## Task details
Copy the part of The Crazies DVD review between "## Osage_Winter (Apr" and "FEAR THY NEIGHBOR.", inclusive, and change "Starring Cast" to "Principal Cast".

----- Selected extract -----

# THE CRAZIES (2010; DVD; Anchor Bay)



## Osage_Winter (Apr 8, 2010)

*Studio Name: Anchor Bay (Overture Films/Participant Media) 
MPAA Rating: R
Disc/Transfer Information: 2.40:1 Anamorphic Widescreen; Region 1 (U.S.) Release
Tested Audio Track: English Dolby Digital 5.1
Director: Breck Eisner 
Starring Cast: Timothy Olyphant, Radha Mitchell


FEAR THY NEIGHBOR.


SYNOPSIS:*

Although the 2010 variant of _The Crazies_ helmed by _Sahara’s_ Breck Eisner is a re-telling of the George A. Romero original, it really doesn’t feel like a Romero blueprint underneath – it feels more like perhaps something Wes Craven would have done as a follow-up to his original _Hills Have Eyes_; although there is an extra feature on this disc that explores the Romero blueprint for this, and discusses all things _Night of the Living Dead_ as well as _Dawn_ and _Day_, to me this just didn’t feel like a re-imagined Romero “classic.” In my book, that was done most appropriately by Zack Snyder when he re-imagined _Dawn_ and kept a good deal of the paranoid feel between the characters at the shopping mall that the original boasted.

I am not too familiar with Romeo’s original _Crazies_, and I will have to revisit the original on Blu-ray at some point in the near future, but I can recall being intrigued when this one hit theaters and then subsequently home video. I enjoyed both the _Dawn of the Dead_ and _Hills Have Eyes_ remakes, and that’s saying something because I normally don’t think they ever get them right in the least sense (a good example is the travesty that became _The Amityville Horror_ “remake;” if you want to see the absolute epitome of inaccuracy, give that a rent), and at least from a distance, _The Crazies_ appeared as though it may follow in these footsteps. Alas, the final product was good – but not really great, and I came out of it with some sense of disappointment.

As I said, I will need to revisit the original at some point, but the premise here is an underlying theme that has run absolutely rampant in Hollywood over the last few years – it was done in _I Am Legend, Omega Man, Outbreak, 28 Days Later, Dawn of the Dead_ and a plethora of other productions, and it centers around a mutating toxic virus of some kind that the U.S. government is attempting to quarantine. When the film starts, we’re already neck-deep into the action without much explanation, as we find the sheriff of a small town named Ogden Marsh, Mr. Dutton (played by _Live Free or Die Hard’s_ Timothy Olyphant) at a town baseball game with his deputy, when all of a sudden one of the townspeople is spotted walking across the outfield in a zombie-like state, brandishing a shotgun. Olyphant’s character runs to intercept him before he can make his way to the baseball players and folks in the bleachers, and we get a closeup view of the virus in full swing, and how it’s affected the humans of this town. The man cocks the shotgun and threatens Olyphant with it, but in the heat of this standoff, Olyphant is quicker on the draw and shoots him in the head.

----- Source information -----

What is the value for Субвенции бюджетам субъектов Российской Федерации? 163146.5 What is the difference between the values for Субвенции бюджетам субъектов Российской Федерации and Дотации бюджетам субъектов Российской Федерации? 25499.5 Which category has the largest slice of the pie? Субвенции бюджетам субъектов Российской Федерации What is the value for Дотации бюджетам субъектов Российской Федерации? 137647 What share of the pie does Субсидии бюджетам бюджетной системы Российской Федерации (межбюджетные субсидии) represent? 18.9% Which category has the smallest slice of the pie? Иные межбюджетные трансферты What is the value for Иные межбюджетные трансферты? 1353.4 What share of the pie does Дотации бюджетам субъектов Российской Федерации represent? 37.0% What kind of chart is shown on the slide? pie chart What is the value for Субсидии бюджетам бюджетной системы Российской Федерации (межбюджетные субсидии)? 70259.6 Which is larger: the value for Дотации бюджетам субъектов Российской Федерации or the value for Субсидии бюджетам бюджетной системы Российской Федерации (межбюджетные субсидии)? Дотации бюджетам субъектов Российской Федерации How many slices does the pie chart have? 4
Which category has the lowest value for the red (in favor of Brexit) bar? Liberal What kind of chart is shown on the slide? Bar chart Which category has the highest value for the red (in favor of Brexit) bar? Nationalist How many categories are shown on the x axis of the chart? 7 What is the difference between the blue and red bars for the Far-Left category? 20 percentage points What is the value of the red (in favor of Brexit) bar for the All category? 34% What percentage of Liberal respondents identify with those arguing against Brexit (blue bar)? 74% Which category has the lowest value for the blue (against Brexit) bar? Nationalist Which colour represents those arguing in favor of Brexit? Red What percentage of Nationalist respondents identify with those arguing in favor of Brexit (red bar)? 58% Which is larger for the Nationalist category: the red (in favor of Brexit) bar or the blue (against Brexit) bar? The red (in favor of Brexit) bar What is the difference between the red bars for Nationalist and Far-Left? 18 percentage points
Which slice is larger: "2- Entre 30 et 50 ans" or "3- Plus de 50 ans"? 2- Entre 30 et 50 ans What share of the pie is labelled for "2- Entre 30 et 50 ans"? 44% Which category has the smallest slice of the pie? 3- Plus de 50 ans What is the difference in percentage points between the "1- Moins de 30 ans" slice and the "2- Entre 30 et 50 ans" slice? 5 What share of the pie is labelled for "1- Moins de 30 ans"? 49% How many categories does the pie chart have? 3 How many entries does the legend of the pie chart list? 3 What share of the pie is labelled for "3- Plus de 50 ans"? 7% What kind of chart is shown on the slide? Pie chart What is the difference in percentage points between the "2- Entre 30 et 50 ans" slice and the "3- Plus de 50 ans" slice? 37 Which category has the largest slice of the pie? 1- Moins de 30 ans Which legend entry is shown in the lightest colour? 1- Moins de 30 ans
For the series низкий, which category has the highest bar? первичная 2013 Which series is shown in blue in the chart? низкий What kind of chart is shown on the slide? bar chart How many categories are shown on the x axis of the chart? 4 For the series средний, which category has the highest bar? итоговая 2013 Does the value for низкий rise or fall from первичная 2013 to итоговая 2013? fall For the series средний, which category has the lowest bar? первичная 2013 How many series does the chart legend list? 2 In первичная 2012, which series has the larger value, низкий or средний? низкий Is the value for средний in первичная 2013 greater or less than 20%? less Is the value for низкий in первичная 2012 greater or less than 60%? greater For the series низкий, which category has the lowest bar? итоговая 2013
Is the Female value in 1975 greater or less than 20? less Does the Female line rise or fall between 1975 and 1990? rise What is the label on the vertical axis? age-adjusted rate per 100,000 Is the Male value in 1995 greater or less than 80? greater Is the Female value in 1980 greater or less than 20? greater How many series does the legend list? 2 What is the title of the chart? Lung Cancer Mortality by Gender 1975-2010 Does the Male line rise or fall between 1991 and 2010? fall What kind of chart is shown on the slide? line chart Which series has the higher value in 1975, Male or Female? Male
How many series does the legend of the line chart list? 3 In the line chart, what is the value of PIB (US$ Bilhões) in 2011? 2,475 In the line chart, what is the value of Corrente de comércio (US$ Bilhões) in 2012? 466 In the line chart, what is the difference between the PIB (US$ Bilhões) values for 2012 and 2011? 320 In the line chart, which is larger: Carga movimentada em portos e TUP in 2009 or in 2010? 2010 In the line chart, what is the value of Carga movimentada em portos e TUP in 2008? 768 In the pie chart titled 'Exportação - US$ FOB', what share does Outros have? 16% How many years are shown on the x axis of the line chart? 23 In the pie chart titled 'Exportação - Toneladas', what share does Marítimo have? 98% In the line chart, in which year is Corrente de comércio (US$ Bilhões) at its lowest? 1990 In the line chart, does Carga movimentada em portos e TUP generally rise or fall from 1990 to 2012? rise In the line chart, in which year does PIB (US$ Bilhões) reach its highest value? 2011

-----

## Output of the exercise
## Osage_Winter (Apr 8, 2010)

*Studio Name: Anchor Bay (Overture Films/Participant Media) 
MPAA Rating: R
Disc/Transfer Information: 2.40:1 Anamorphic Widescreen; Region 1 (U.S.) Release
Tested Audio Track: English Dolby Digital 5.1
Director: Breck Eisner 
Principal Cast: Timothy Olyphant, Radha Mitchell


FEAR THY NEIGHBOR.